▸ Material:
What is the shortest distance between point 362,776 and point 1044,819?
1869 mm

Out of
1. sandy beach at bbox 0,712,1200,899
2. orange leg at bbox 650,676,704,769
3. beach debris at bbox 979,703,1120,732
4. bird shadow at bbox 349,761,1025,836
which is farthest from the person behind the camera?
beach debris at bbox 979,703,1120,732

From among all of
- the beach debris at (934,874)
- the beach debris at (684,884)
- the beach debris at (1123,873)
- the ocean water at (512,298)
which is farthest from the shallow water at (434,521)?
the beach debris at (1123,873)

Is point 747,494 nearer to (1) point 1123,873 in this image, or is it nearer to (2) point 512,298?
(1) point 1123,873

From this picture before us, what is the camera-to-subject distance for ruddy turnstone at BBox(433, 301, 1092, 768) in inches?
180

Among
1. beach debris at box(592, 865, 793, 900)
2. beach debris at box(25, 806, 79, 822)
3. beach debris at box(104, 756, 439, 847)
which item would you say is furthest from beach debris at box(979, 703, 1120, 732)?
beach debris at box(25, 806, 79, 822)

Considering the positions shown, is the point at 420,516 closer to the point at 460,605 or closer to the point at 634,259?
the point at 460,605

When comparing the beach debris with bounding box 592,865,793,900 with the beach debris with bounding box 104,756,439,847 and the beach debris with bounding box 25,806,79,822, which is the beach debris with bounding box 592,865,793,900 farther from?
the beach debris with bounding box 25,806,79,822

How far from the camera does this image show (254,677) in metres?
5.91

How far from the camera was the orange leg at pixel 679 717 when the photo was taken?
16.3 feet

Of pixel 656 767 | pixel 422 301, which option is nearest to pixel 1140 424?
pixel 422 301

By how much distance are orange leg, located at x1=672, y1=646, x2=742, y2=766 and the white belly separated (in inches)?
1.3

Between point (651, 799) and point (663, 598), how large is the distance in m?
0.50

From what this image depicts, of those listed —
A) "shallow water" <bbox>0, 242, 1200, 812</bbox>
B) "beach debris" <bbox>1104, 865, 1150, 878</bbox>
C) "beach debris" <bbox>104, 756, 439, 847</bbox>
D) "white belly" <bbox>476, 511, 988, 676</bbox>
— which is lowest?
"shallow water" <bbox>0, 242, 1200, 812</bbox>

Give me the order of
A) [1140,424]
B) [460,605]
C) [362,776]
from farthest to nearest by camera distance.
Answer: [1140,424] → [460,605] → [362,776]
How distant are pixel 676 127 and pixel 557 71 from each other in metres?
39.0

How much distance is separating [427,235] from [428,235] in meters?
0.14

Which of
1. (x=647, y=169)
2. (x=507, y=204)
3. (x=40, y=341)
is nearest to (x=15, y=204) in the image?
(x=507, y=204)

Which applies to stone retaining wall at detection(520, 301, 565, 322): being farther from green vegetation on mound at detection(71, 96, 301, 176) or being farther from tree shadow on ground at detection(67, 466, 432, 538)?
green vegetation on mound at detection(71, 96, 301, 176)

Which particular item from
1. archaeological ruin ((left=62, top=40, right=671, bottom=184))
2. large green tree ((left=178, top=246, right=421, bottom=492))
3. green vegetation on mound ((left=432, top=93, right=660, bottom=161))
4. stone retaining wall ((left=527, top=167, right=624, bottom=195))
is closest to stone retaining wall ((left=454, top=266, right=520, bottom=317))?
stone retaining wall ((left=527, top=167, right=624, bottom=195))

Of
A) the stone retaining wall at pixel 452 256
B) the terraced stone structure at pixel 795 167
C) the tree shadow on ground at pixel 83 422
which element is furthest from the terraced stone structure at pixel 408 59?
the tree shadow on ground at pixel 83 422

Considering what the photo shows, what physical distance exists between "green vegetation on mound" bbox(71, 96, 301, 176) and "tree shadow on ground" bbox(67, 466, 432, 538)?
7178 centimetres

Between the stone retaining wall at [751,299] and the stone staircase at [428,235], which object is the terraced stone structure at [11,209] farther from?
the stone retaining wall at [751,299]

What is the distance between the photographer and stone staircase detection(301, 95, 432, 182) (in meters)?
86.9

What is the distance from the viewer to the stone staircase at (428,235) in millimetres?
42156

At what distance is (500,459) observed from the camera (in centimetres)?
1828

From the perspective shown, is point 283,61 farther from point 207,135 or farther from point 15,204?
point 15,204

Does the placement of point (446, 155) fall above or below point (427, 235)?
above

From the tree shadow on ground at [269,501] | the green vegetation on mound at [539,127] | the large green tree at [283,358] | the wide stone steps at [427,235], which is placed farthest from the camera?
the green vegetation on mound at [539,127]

▸ Work to complete: Copy all data exactly, start to finish.

▸ Solution to the exercise:
What is the shortest distance between point 362,776 and point 1044,819?
1869 mm

Out of
1. sandy beach at bbox 0,712,1200,899
2. orange leg at bbox 650,676,704,769
3. beach debris at bbox 979,703,1120,732
4. bird shadow at bbox 349,761,1025,836
which is farthest from the person behind the camera?
beach debris at bbox 979,703,1120,732

From among all of
- the beach debris at (934,874)
- the beach debris at (684,884)
- the beach debris at (1123,873)
- the ocean water at (512,298)
which is farthest from the shallow water at (434,521)?
the beach debris at (1123,873)

Is point 747,494 nearer to (1) point 1123,873 in this image, or is it nearer to (2) point 512,298?
(1) point 1123,873

From this picture before us, what is the camera-to-subject distance for ruddy turnstone at BBox(433, 301, 1092, 768) in inches?
180

Among
1. beach debris at box(592, 865, 793, 900)
2. beach debris at box(25, 806, 79, 822)
3. beach debris at box(104, 756, 439, 847)
which item would you say is furthest from beach debris at box(979, 703, 1120, 732)?
beach debris at box(25, 806, 79, 822)

Considering the positions shown, is the point at 420,516 closer to the point at 460,605 or closer to the point at 634,259?
the point at 460,605

When comparing the beach debris with bounding box 592,865,793,900 with the beach debris with bounding box 104,756,439,847 and the beach debris with bounding box 25,806,79,822, which is the beach debris with bounding box 592,865,793,900 farther from?
the beach debris with bounding box 25,806,79,822

How far from the camera does this image show (254,677) in metres?
5.91

How far from the camera was the orange leg at pixel 679 717 when the photo was taken?
16.3 feet

Of pixel 656 767 | pixel 422 301, which option is nearest to pixel 1140 424?
pixel 422 301

By how much distance are orange leg, located at x1=672, y1=646, x2=742, y2=766 and the white belly separated (in inches)?
1.3

Between point (651, 799) and point (663, 598), how large is the distance in m?
0.50

From what this image depicts, of those listed —
A) "shallow water" <bbox>0, 242, 1200, 812</bbox>
B) "beach debris" <bbox>1104, 865, 1150, 878</bbox>
C) "beach debris" <bbox>104, 756, 439, 847</bbox>
D) "white belly" <bbox>476, 511, 988, 676</bbox>
— which is lowest?
"shallow water" <bbox>0, 242, 1200, 812</bbox>

Give me the order of
A) [1140,424]
B) [460,605]
C) [362,776]
from farthest to nearest by camera distance.
Answer: [1140,424] → [460,605] → [362,776]
How distant are pixel 676 127 and pixel 557 71 from each other in metres?
39.0

How much distance is separating [427,235] from [428,235] in meters?
0.14

Which of
1. (x=647, y=169)
2. (x=507, y=204)
3. (x=40, y=341)
is nearest to (x=15, y=204) in the image?
(x=507, y=204)

Which applies to stone retaining wall at detection(520, 301, 565, 322): being farther from green vegetation on mound at detection(71, 96, 301, 176) or being farther from tree shadow on ground at detection(67, 466, 432, 538)?
green vegetation on mound at detection(71, 96, 301, 176)

Which particular item from
1. archaeological ruin ((left=62, top=40, right=671, bottom=184))
2. large green tree ((left=178, top=246, right=421, bottom=492))
3. green vegetation on mound ((left=432, top=93, right=660, bottom=161))
4. stone retaining wall ((left=527, top=167, right=624, bottom=195))
is closest to stone retaining wall ((left=454, top=266, right=520, bottom=317))?
stone retaining wall ((left=527, top=167, right=624, bottom=195))

Of
A) the stone retaining wall at pixel 452 256
B) the terraced stone structure at pixel 795 167
C) the tree shadow on ground at pixel 83 422
which element is furthest from the terraced stone structure at pixel 408 59?
the tree shadow on ground at pixel 83 422

Considering what the photo shows, what physical distance exists between "green vegetation on mound" bbox(71, 96, 301, 176) and "tree shadow on ground" bbox(67, 466, 432, 538)?
7178 centimetres

Between the stone retaining wall at [751,299] and the stone staircase at [428,235], which object is the terraced stone structure at [11,209] farther from?
the stone retaining wall at [751,299]

What is the distance between the photographer and stone staircase detection(301, 95, 432, 182) (in meters)?
86.9

What is the distance from the viewer to the stone staircase at (428,235) in millimetres?
42156

At what distance is (500,459) observed from the camera (in centimetres)?
1828

From the perspective shown, is point 283,61 farther from point 207,135 or farther from point 15,204?
point 15,204

Does the placement of point (446, 155) fall above or below point (427, 235)?
above

From the tree shadow on ground at [269,501] | the green vegetation on mound at [539,127] | the large green tree at [283,358] | the wide stone steps at [427,235], which is placed farthest from the camera?
the green vegetation on mound at [539,127]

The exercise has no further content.